Tarea indicada: Transcribe sin ninguna modificación todas las entradas que siguen, línea por línea.

Datos de entrada:
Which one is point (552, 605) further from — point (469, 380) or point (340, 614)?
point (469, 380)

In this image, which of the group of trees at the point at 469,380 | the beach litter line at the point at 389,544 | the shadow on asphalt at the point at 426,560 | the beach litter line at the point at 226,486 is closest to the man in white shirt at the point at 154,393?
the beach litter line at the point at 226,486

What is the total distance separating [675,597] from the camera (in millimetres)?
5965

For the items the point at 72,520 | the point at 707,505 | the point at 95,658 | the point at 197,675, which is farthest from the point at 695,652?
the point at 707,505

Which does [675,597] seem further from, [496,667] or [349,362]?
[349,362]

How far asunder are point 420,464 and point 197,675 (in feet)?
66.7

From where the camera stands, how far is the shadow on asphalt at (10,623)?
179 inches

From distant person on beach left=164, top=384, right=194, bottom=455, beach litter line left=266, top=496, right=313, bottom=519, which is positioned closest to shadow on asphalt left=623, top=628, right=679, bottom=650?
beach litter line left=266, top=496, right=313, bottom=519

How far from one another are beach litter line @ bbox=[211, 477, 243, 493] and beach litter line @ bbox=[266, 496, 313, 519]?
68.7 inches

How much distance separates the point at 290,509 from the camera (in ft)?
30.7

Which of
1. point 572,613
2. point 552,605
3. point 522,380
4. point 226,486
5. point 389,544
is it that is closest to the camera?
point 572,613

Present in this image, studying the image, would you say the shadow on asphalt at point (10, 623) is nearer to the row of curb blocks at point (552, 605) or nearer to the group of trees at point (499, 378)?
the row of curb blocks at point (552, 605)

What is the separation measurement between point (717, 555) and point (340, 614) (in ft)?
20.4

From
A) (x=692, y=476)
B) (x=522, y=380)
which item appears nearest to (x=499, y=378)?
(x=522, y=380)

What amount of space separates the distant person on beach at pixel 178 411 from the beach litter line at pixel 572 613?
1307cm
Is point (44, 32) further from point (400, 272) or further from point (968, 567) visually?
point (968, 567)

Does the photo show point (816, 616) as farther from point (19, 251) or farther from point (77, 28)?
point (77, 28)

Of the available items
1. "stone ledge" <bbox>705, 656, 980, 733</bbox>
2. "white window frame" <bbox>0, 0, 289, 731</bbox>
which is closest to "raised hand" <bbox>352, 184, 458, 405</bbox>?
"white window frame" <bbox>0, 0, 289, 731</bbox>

Respuesta a la tarea:
Which one is point (552, 605) further from — point (469, 380) or point (340, 614)?
point (469, 380)

In this image, which of the group of trees at the point at 469,380 | the beach litter line at the point at 389,544 | the shadow on asphalt at the point at 426,560 | the beach litter line at the point at 226,486 is closest to the man in white shirt at the point at 154,393?
the beach litter line at the point at 226,486

What is the total distance separating [675,597] from the camera (in millimetres)?
5965

For the items the point at 72,520 | the point at 707,505 | the point at 95,658 | the point at 197,675, which is farthest from the point at 695,652?
the point at 707,505

Which does [675,597] seem further from, [496,667] or [349,362]?
[349,362]

How far asunder are point 420,464 and point 197,675 (in feet)?
66.7

From where the camera stands, how far is the shadow on asphalt at (10,623)?
179 inches

From distant person on beach left=164, top=384, right=194, bottom=455, beach litter line left=266, top=496, right=313, bottom=519, which is positioned closest to shadow on asphalt left=623, top=628, right=679, bottom=650?
beach litter line left=266, top=496, right=313, bottom=519

How far from one another are beach litter line @ bbox=[211, 477, 243, 493] and beach litter line @ bbox=[266, 496, 313, 519]?
68.7 inches

How much distance separates the point at 290,509 from the camera (in ft)?
30.7

Which of
1. point 572,613
2. point 552,605
3. point 522,380
4. point 226,486
5. point 389,544
is it that is closest to the camera?
point 572,613

Present in this image, studying the image, would you say the shadow on asphalt at point (10, 623) is nearer to the row of curb blocks at point (552, 605) or nearer to the group of trees at point (499, 378)?
the row of curb blocks at point (552, 605)

What is the separation measurement between point (717, 555) and point (340, 614) (in ft)?
20.4

From
A) (x=692, y=476)
B) (x=522, y=380)
which item appears nearest to (x=499, y=378)?
(x=522, y=380)

What amount of space separates the distant person on beach at pixel 178 411 from the beach litter line at pixel 572 613?
1307cm
Is point (44, 32) further from point (400, 272) or further from point (968, 567) visually?
point (968, 567)

Does the photo show point (816, 616) as farther from point (19, 251) or farther from point (77, 28)?
point (77, 28)

Of the available items
1. "stone ledge" <bbox>705, 656, 980, 733</bbox>
2. "white window frame" <bbox>0, 0, 289, 731</bbox>
which is closest to "raised hand" <bbox>352, 184, 458, 405</bbox>?
"white window frame" <bbox>0, 0, 289, 731</bbox>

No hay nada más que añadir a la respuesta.